* **The request**:
Pick out each line in the listing below that contains the word "fence" and copy those lines unchanged.

** START Data **

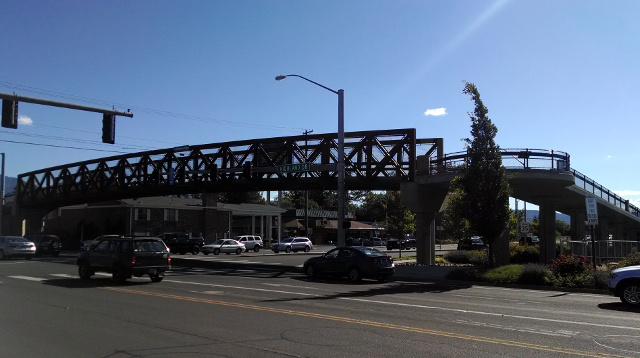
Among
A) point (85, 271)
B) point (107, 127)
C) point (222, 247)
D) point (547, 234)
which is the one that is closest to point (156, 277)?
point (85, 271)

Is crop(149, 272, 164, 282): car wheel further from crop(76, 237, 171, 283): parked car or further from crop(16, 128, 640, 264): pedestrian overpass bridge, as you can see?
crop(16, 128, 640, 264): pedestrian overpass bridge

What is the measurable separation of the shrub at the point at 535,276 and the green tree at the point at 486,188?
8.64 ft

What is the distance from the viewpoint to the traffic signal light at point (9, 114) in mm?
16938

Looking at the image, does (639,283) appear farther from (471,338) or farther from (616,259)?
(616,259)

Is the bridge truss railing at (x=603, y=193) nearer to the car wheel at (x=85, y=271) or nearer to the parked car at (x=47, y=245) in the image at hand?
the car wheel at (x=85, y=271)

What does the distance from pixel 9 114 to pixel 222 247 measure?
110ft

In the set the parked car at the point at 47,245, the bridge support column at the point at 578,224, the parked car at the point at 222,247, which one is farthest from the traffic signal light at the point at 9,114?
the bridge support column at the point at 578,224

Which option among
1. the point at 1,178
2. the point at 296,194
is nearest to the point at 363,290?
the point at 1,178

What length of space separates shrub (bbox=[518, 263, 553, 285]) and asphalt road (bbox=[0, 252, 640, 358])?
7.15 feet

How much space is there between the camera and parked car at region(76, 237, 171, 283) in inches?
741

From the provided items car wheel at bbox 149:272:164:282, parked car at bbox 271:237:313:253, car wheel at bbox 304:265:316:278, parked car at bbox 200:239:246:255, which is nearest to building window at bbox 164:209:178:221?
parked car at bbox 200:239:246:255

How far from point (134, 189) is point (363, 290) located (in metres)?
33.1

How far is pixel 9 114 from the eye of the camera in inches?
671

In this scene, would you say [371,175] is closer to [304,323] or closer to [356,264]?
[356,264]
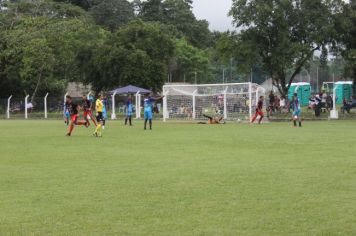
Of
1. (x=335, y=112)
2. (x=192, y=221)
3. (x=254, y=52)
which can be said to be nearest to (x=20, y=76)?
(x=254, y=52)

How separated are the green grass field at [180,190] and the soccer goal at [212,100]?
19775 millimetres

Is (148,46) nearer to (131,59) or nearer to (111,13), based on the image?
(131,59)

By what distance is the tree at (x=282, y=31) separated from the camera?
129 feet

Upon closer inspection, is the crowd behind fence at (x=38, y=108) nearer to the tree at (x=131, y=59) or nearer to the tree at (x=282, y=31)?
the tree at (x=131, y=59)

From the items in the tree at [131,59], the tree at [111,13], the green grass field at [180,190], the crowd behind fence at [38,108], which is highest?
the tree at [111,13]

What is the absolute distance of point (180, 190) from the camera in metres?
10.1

** END Data **
** START Data **

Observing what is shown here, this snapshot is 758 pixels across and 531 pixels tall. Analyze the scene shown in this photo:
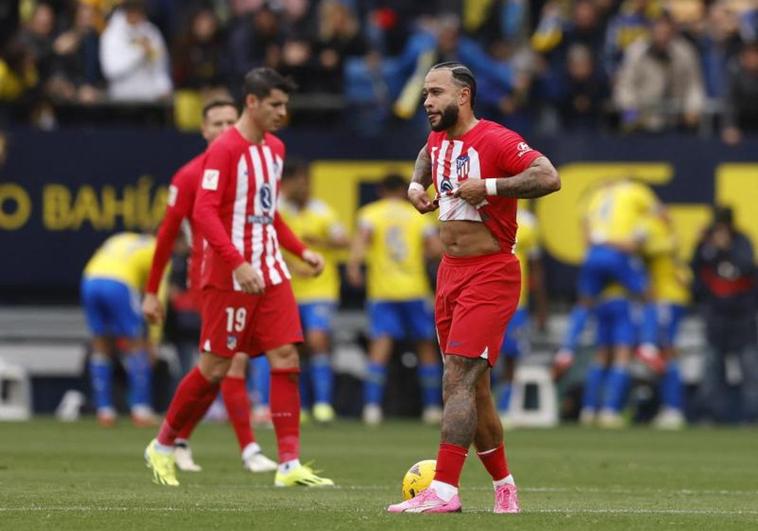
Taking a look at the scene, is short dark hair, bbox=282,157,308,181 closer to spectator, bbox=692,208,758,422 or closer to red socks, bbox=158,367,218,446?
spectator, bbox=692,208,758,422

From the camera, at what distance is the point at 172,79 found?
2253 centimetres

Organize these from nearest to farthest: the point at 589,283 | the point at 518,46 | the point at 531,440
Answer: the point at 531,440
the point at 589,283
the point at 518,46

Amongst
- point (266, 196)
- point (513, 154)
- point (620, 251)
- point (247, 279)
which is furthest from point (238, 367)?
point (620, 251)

** END Data **
** START Data **

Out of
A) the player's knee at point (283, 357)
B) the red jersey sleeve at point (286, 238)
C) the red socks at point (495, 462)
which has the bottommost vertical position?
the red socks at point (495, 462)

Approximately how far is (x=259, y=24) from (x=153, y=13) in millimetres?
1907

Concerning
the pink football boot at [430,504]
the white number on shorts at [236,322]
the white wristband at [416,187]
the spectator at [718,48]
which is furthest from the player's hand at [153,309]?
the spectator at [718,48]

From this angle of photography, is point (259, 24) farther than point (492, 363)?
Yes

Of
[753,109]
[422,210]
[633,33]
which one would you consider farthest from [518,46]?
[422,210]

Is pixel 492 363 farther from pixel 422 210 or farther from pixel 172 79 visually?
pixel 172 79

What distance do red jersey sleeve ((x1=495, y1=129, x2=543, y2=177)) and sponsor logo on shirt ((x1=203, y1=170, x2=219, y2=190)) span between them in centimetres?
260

** END Data **

* **Reply to the task**:
Upon closer inspection, is the crowd behind fence at (x=38, y=108) nearer to the tree at (x=131, y=59) or nearer to the tree at (x=282, y=31)?
From the items in the tree at [131,59], the tree at [111,13], the green grass field at [180,190], the crowd behind fence at [38,108], which is highest?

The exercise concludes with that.